Courtesy of ZeroHedge
The exponential growth in the leveraged loan market, in the last several years, created an enormous excess accumulation of sub-investment grade loans that are a ticking time bomb when the next recession strikes.
Late last year, leveraged loan markets froze, for at least a month, as Treasury yields dropped, due to the increasing threat of a global recession. An abundance of fake trade news and central bank easing throughout 2019 saved Wall Street and reopened the leveraged loan market earlier in the year, but it seems that cracks are starting to develop again with recession threats building for 2020.

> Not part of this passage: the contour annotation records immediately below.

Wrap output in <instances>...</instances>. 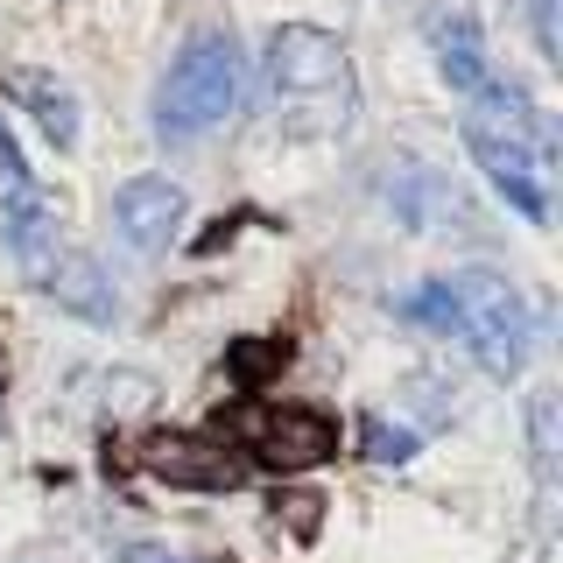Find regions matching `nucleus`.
Here are the masks:
<instances>
[{
    "label": "nucleus",
    "mask_w": 563,
    "mask_h": 563,
    "mask_svg": "<svg viewBox=\"0 0 563 563\" xmlns=\"http://www.w3.org/2000/svg\"><path fill=\"white\" fill-rule=\"evenodd\" d=\"M465 141L472 155L486 163V176L507 190V205L521 211V219H550V163H556V134L542 113H528L515 92H500V85H486L479 106L465 113Z\"/></svg>",
    "instance_id": "nucleus-1"
},
{
    "label": "nucleus",
    "mask_w": 563,
    "mask_h": 563,
    "mask_svg": "<svg viewBox=\"0 0 563 563\" xmlns=\"http://www.w3.org/2000/svg\"><path fill=\"white\" fill-rule=\"evenodd\" d=\"M430 324L472 339V352H479L486 374H521L528 339H536L521 289H515V282H500V275H486V268H465V275H451V282H430Z\"/></svg>",
    "instance_id": "nucleus-2"
},
{
    "label": "nucleus",
    "mask_w": 563,
    "mask_h": 563,
    "mask_svg": "<svg viewBox=\"0 0 563 563\" xmlns=\"http://www.w3.org/2000/svg\"><path fill=\"white\" fill-rule=\"evenodd\" d=\"M268 99L282 113H296L303 128H345L352 113V64L345 43L331 29L289 22L268 43Z\"/></svg>",
    "instance_id": "nucleus-3"
},
{
    "label": "nucleus",
    "mask_w": 563,
    "mask_h": 563,
    "mask_svg": "<svg viewBox=\"0 0 563 563\" xmlns=\"http://www.w3.org/2000/svg\"><path fill=\"white\" fill-rule=\"evenodd\" d=\"M233 99H240V57H233V43L205 35V43H190L163 78V99H155L163 106V134L219 128V120L233 113Z\"/></svg>",
    "instance_id": "nucleus-4"
},
{
    "label": "nucleus",
    "mask_w": 563,
    "mask_h": 563,
    "mask_svg": "<svg viewBox=\"0 0 563 563\" xmlns=\"http://www.w3.org/2000/svg\"><path fill=\"white\" fill-rule=\"evenodd\" d=\"M225 422L246 437V451L268 472H303V465H324L339 451V430L317 409H233Z\"/></svg>",
    "instance_id": "nucleus-5"
},
{
    "label": "nucleus",
    "mask_w": 563,
    "mask_h": 563,
    "mask_svg": "<svg viewBox=\"0 0 563 563\" xmlns=\"http://www.w3.org/2000/svg\"><path fill=\"white\" fill-rule=\"evenodd\" d=\"M176 219H184V190H176L169 176H134V184L113 190V225L141 254H155V246L176 233Z\"/></svg>",
    "instance_id": "nucleus-6"
},
{
    "label": "nucleus",
    "mask_w": 563,
    "mask_h": 563,
    "mask_svg": "<svg viewBox=\"0 0 563 563\" xmlns=\"http://www.w3.org/2000/svg\"><path fill=\"white\" fill-rule=\"evenodd\" d=\"M141 465L155 472V479H169V486H205V493H219V486H240V457H225L219 444H205V437H148L141 444Z\"/></svg>",
    "instance_id": "nucleus-7"
},
{
    "label": "nucleus",
    "mask_w": 563,
    "mask_h": 563,
    "mask_svg": "<svg viewBox=\"0 0 563 563\" xmlns=\"http://www.w3.org/2000/svg\"><path fill=\"white\" fill-rule=\"evenodd\" d=\"M0 225H8V246H14V261L35 275V282H49V268H57V205L43 198V190H14L8 211H0Z\"/></svg>",
    "instance_id": "nucleus-8"
},
{
    "label": "nucleus",
    "mask_w": 563,
    "mask_h": 563,
    "mask_svg": "<svg viewBox=\"0 0 563 563\" xmlns=\"http://www.w3.org/2000/svg\"><path fill=\"white\" fill-rule=\"evenodd\" d=\"M0 92H8V99H29L35 120H43V134L57 141V148L78 141V99H70L64 85H49L43 70H8V78H0Z\"/></svg>",
    "instance_id": "nucleus-9"
},
{
    "label": "nucleus",
    "mask_w": 563,
    "mask_h": 563,
    "mask_svg": "<svg viewBox=\"0 0 563 563\" xmlns=\"http://www.w3.org/2000/svg\"><path fill=\"white\" fill-rule=\"evenodd\" d=\"M437 49H444V78L457 92H486V49H479V29H472L465 14L437 22Z\"/></svg>",
    "instance_id": "nucleus-10"
},
{
    "label": "nucleus",
    "mask_w": 563,
    "mask_h": 563,
    "mask_svg": "<svg viewBox=\"0 0 563 563\" xmlns=\"http://www.w3.org/2000/svg\"><path fill=\"white\" fill-rule=\"evenodd\" d=\"M43 289H57V303L85 310V317H106V310H113V296L99 289V268H92V261H85V254H78V261H57Z\"/></svg>",
    "instance_id": "nucleus-11"
},
{
    "label": "nucleus",
    "mask_w": 563,
    "mask_h": 563,
    "mask_svg": "<svg viewBox=\"0 0 563 563\" xmlns=\"http://www.w3.org/2000/svg\"><path fill=\"white\" fill-rule=\"evenodd\" d=\"M282 366H289V339H240L225 352V374L240 387H261L268 374H282Z\"/></svg>",
    "instance_id": "nucleus-12"
},
{
    "label": "nucleus",
    "mask_w": 563,
    "mask_h": 563,
    "mask_svg": "<svg viewBox=\"0 0 563 563\" xmlns=\"http://www.w3.org/2000/svg\"><path fill=\"white\" fill-rule=\"evenodd\" d=\"M366 457H374V465H409V457H416V437L374 416V422H366Z\"/></svg>",
    "instance_id": "nucleus-13"
},
{
    "label": "nucleus",
    "mask_w": 563,
    "mask_h": 563,
    "mask_svg": "<svg viewBox=\"0 0 563 563\" xmlns=\"http://www.w3.org/2000/svg\"><path fill=\"white\" fill-rule=\"evenodd\" d=\"M282 507H289V528H296V536H317V507H324V500H317V493H289V500H282Z\"/></svg>",
    "instance_id": "nucleus-14"
},
{
    "label": "nucleus",
    "mask_w": 563,
    "mask_h": 563,
    "mask_svg": "<svg viewBox=\"0 0 563 563\" xmlns=\"http://www.w3.org/2000/svg\"><path fill=\"white\" fill-rule=\"evenodd\" d=\"M0 176H8V190H29V163H22V148H14L8 128H0Z\"/></svg>",
    "instance_id": "nucleus-15"
},
{
    "label": "nucleus",
    "mask_w": 563,
    "mask_h": 563,
    "mask_svg": "<svg viewBox=\"0 0 563 563\" xmlns=\"http://www.w3.org/2000/svg\"><path fill=\"white\" fill-rule=\"evenodd\" d=\"M536 29H542V49L556 57V8H550V0H536Z\"/></svg>",
    "instance_id": "nucleus-16"
},
{
    "label": "nucleus",
    "mask_w": 563,
    "mask_h": 563,
    "mask_svg": "<svg viewBox=\"0 0 563 563\" xmlns=\"http://www.w3.org/2000/svg\"><path fill=\"white\" fill-rule=\"evenodd\" d=\"M233 225H240V219H219V233H205V240H198V254H219V246L233 240Z\"/></svg>",
    "instance_id": "nucleus-17"
},
{
    "label": "nucleus",
    "mask_w": 563,
    "mask_h": 563,
    "mask_svg": "<svg viewBox=\"0 0 563 563\" xmlns=\"http://www.w3.org/2000/svg\"><path fill=\"white\" fill-rule=\"evenodd\" d=\"M128 563H169V556H128Z\"/></svg>",
    "instance_id": "nucleus-18"
},
{
    "label": "nucleus",
    "mask_w": 563,
    "mask_h": 563,
    "mask_svg": "<svg viewBox=\"0 0 563 563\" xmlns=\"http://www.w3.org/2000/svg\"><path fill=\"white\" fill-rule=\"evenodd\" d=\"M0 380H8V352H0Z\"/></svg>",
    "instance_id": "nucleus-19"
}]
</instances>
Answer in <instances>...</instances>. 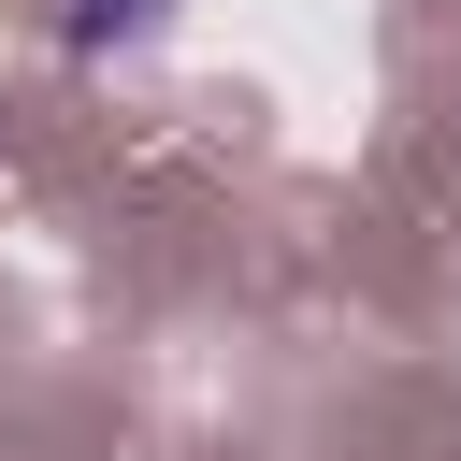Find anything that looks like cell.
Wrapping results in <instances>:
<instances>
[{"label": "cell", "mask_w": 461, "mask_h": 461, "mask_svg": "<svg viewBox=\"0 0 461 461\" xmlns=\"http://www.w3.org/2000/svg\"><path fill=\"white\" fill-rule=\"evenodd\" d=\"M173 14H187V0H58V58H86V72H101V58L158 43Z\"/></svg>", "instance_id": "cell-1"}]
</instances>
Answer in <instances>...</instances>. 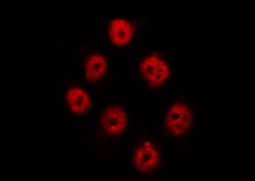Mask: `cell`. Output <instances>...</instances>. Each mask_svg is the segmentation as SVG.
Masks as SVG:
<instances>
[{"mask_svg": "<svg viewBox=\"0 0 255 181\" xmlns=\"http://www.w3.org/2000/svg\"><path fill=\"white\" fill-rule=\"evenodd\" d=\"M102 126L112 135H117L127 125V117L123 110L117 107L107 108L102 115Z\"/></svg>", "mask_w": 255, "mask_h": 181, "instance_id": "4", "label": "cell"}, {"mask_svg": "<svg viewBox=\"0 0 255 181\" xmlns=\"http://www.w3.org/2000/svg\"><path fill=\"white\" fill-rule=\"evenodd\" d=\"M165 124L172 135L182 137L187 133L192 125V114L187 105L176 103L169 109Z\"/></svg>", "mask_w": 255, "mask_h": 181, "instance_id": "1", "label": "cell"}, {"mask_svg": "<svg viewBox=\"0 0 255 181\" xmlns=\"http://www.w3.org/2000/svg\"><path fill=\"white\" fill-rule=\"evenodd\" d=\"M69 106L74 113L81 114L88 110L91 100L84 90L78 88L70 90L67 94Z\"/></svg>", "mask_w": 255, "mask_h": 181, "instance_id": "6", "label": "cell"}, {"mask_svg": "<svg viewBox=\"0 0 255 181\" xmlns=\"http://www.w3.org/2000/svg\"><path fill=\"white\" fill-rule=\"evenodd\" d=\"M110 33L113 43L118 45H122L127 44L131 39L132 29L128 21L117 18L112 21Z\"/></svg>", "mask_w": 255, "mask_h": 181, "instance_id": "5", "label": "cell"}, {"mask_svg": "<svg viewBox=\"0 0 255 181\" xmlns=\"http://www.w3.org/2000/svg\"><path fill=\"white\" fill-rule=\"evenodd\" d=\"M142 76L150 85H162L169 77V68L158 57L150 56L142 62Z\"/></svg>", "mask_w": 255, "mask_h": 181, "instance_id": "2", "label": "cell"}, {"mask_svg": "<svg viewBox=\"0 0 255 181\" xmlns=\"http://www.w3.org/2000/svg\"><path fill=\"white\" fill-rule=\"evenodd\" d=\"M105 60L100 55H92L86 65L87 77L90 81L95 82L103 76L106 72Z\"/></svg>", "mask_w": 255, "mask_h": 181, "instance_id": "7", "label": "cell"}, {"mask_svg": "<svg viewBox=\"0 0 255 181\" xmlns=\"http://www.w3.org/2000/svg\"><path fill=\"white\" fill-rule=\"evenodd\" d=\"M158 152L148 142L137 149L135 154V164L140 172H150L158 167Z\"/></svg>", "mask_w": 255, "mask_h": 181, "instance_id": "3", "label": "cell"}]
</instances>
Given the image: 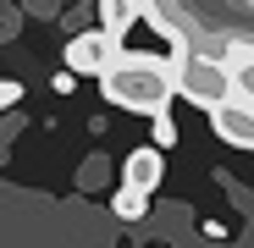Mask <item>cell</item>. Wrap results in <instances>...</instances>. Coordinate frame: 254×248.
Segmentation results:
<instances>
[{
  "label": "cell",
  "mask_w": 254,
  "mask_h": 248,
  "mask_svg": "<svg viewBox=\"0 0 254 248\" xmlns=\"http://www.w3.org/2000/svg\"><path fill=\"white\" fill-rule=\"evenodd\" d=\"M50 89H56V94H72V89H77V72H66V66H61V72L50 77Z\"/></svg>",
  "instance_id": "cell-12"
},
{
  "label": "cell",
  "mask_w": 254,
  "mask_h": 248,
  "mask_svg": "<svg viewBox=\"0 0 254 248\" xmlns=\"http://www.w3.org/2000/svg\"><path fill=\"white\" fill-rule=\"evenodd\" d=\"M227 72H232V99H249V105H254V55L232 61Z\"/></svg>",
  "instance_id": "cell-8"
},
{
  "label": "cell",
  "mask_w": 254,
  "mask_h": 248,
  "mask_svg": "<svg viewBox=\"0 0 254 248\" xmlns=\"http://www.w3.org/2000/svg\"><path fill=\"white\" fill-rule=\"evenodd\" d=\"M160 171H166V154L149 144V149H133L127 154V165H122V188H133V193H155L160 188Z\"/></svg>",
  "instance_id": "cell-6"
},
{
  "label": "cell",
  "mask_w": 254,
  "mask_h": 248,
  "mask_svg": "<svg viewBox=\"0 0 254 248\" xmlns=\"http://www.w3.org/2000/svg\"><path fill=\"white\" fill-rule=\"evenodd\" d=\"M100 94L127 110V116H172V94H177V66L166 61V55H138V50H127L105 77H100Z\"/></svg>",
  "instance_id": "cell-2"
},
{
  "label": "cell",
  "mask_w": 254,
  "mask_h": 248,
  "mask_svg": "<svg viewBox=\"0 0 254 248\" xmlns=\"http://www.w3.org/2000/svg\"><path fill=\"white\" fill-rule=\"evenodd\" d=\"M122 55H127L122 39H111L105 28H94V33H72V45H66V72H77V77H105Z\"/></svg>",
  "instance_id": "cell-4"
},
{
  "label": "cell",
  "mask_w": 254,
  "mask_h": 248,
  "mask_svg": "<svg viewBox=\"0 0 254 248\" xmlns=\"http://www.w3.org/2000/svg\"><path fill=\"white\" fill-rule=\"evenodd\" d=\"M149 127H155V149H160V144H177V121H172V116L149 121Z\"/></svg>",
  "instance_id": "cell-11"
},
{
  "label": "cell",
  "mask_w": 254,
  "mask_h": 248,
  "mask_svg": "<svg viewBox=\"0 0 254 248\" xmlns=\"http://www.w3.org/2000/svg\"><path fill=\"white\" fill-rule=\"evenodd\" d=\"M111 210H116L122 221H138V215L149 210V198H144V193H133V188H116V193H111Z\"/></svg>",
  "instance_id": "cell-9"
},
{
  "label": "cell",
  "mask_w": 254,
  "mask_h": 248,
  "mask_svg": "<svg viewBox=\"0 0 254 248\" xmlns=\"http://www.w3.org/2000/svg\"><path fill=\"white\" fill-rule=\"evenodd\" d=\"M210 127H216V138L232 144V149H254V105L249 99H227L210 116Z\"/></svg>",
  "instance_id": "cell-5"
},
{
  "label": "cell",
  "mask_w": 254,
  "mask_h": 248,
  "mask_svg": "<svg viewBox=\"0 0 254 248\" xmlns=\"http://www.w3.org/2000/svg\"><path fill=\"white\" fill-rule=\"evenodd\" d=\"M138 17H144V0H105V6H100V28H105L111 39H122Z\"/></svg>",
  "instance_id": "cell-7"
},
{
  "label": "cell",
  "mask_w": 254,
  "mask_h": 248,
  "mask_svg": "<svg viewBox=\"0 0 254 248\" xmlns=\"http://www.w3.org/2000/svg\"><path fill=\"white\" fill-rule=\"evenodd\" d=\"M17 99H22V83L17 77H0V110H17Z\"/></svg>",
  "instance_id": "cell-10"
},
{
  "label": "cell",
  "mask_w": 254,
  "mask_h": 248,
  "mask_svg": "<svg viewBox=\"0 0 254 248\" xmlns=\"http://www.w3.org/2000/svg\"><path fill=\"white\" fill-rule=\"evenodd\" d=\"M144 22L172 39L177 55H204L221 66L254 55V0H144Z\"/></svg>",
  "instance_id": "cell-1"
},
{
  "label": "cell",
  "mask_w": 254,
  "mask_h": 248,
  "mask_svg": "<svg viewBox=\"0 0 254 248\" xmlns=\"http://www.w3.org/2000/svg\"><path fill=\"white\" fill-rule=\"evenodd\" d=\"M172 66H177V94L193 99L199 110L216 116V110L232 99V72H227L221 61H204V55H172Z\"/></svg>",
  "instance_id": "cell-3"
}]
</instances>
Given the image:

Bloomberg reports that 50 companies that have at least $40 billion of loans have lost about ten percentage points of face value in the last three months.
An exodus of investors has been seen in the leveraged loan market late-summer into early fall as liquidity dries up. It's mostly due to Treasury yields sinking, and end of cycle fears increasing, as a recession could emerge next year.
Some of the hardest-hit companies in the loan space in the last three months have been Amneal Pharmaceuticals, whose $2.7 billion loan due 2025 plunged about 80 cents on the dollar, and Seadrill Operating whose $2.6 billion loan maturing in 2021 only commands 53 cents on the dollar, said Bloomberg.
In terms of losses, Bloomberg data shows Deluxe Entertainment Services Group has seen more than $600 million wiped out in its first lien loan that dropped 77 cents in the last three months to 12.5 cents.
Although $40 billion is a blip versus the $1.2 trillion leveraged loan market, it indeed points to a quiet meltdown developing.
"People want the well-performing loans, and are more wary of taking chances on the situations that have turned negative," said Andrew Sveen, co-director of loans at Eaton Vance Management.
One of the hardest-hit sectors in the loan market is energy, with $12 billion of loans falling more than ten cents on the dollar. Consumer and health care sectors are next, with collectively $13 billion in loans outstanding that are starting to become distressed.
The deterioration of underwriting standards in the loan market has allowed companies who are susceptible to credit downgrades when the economy slows to obtain loans.
But that 'ease of underwriting' is a two-edged sword as the current weakness, prompting downgrades, will force managers to sell loans into already illiquid markets, since their portfolios (or CLOs in many cases) can't hold these investments because of certain rating thresholds.
The leveraged loan market is therefore comparable to the subprime mortgage market a decade ago. It's a significant imbalance that will be corrected in the next recession and will amplify the next downturn.
With cracks developing in the loan space, the current meltdown is going unrecognized by most of Wall Street (which didn't end well in 2008 or 2015 for stocks).
The accumulation of excessive leverage and high exposure to loans of non-financial companies adds to the uncertainties that corporate America, as highly leveraged as it is, could see an epic implosion as the next recession could arrive as early as 2020.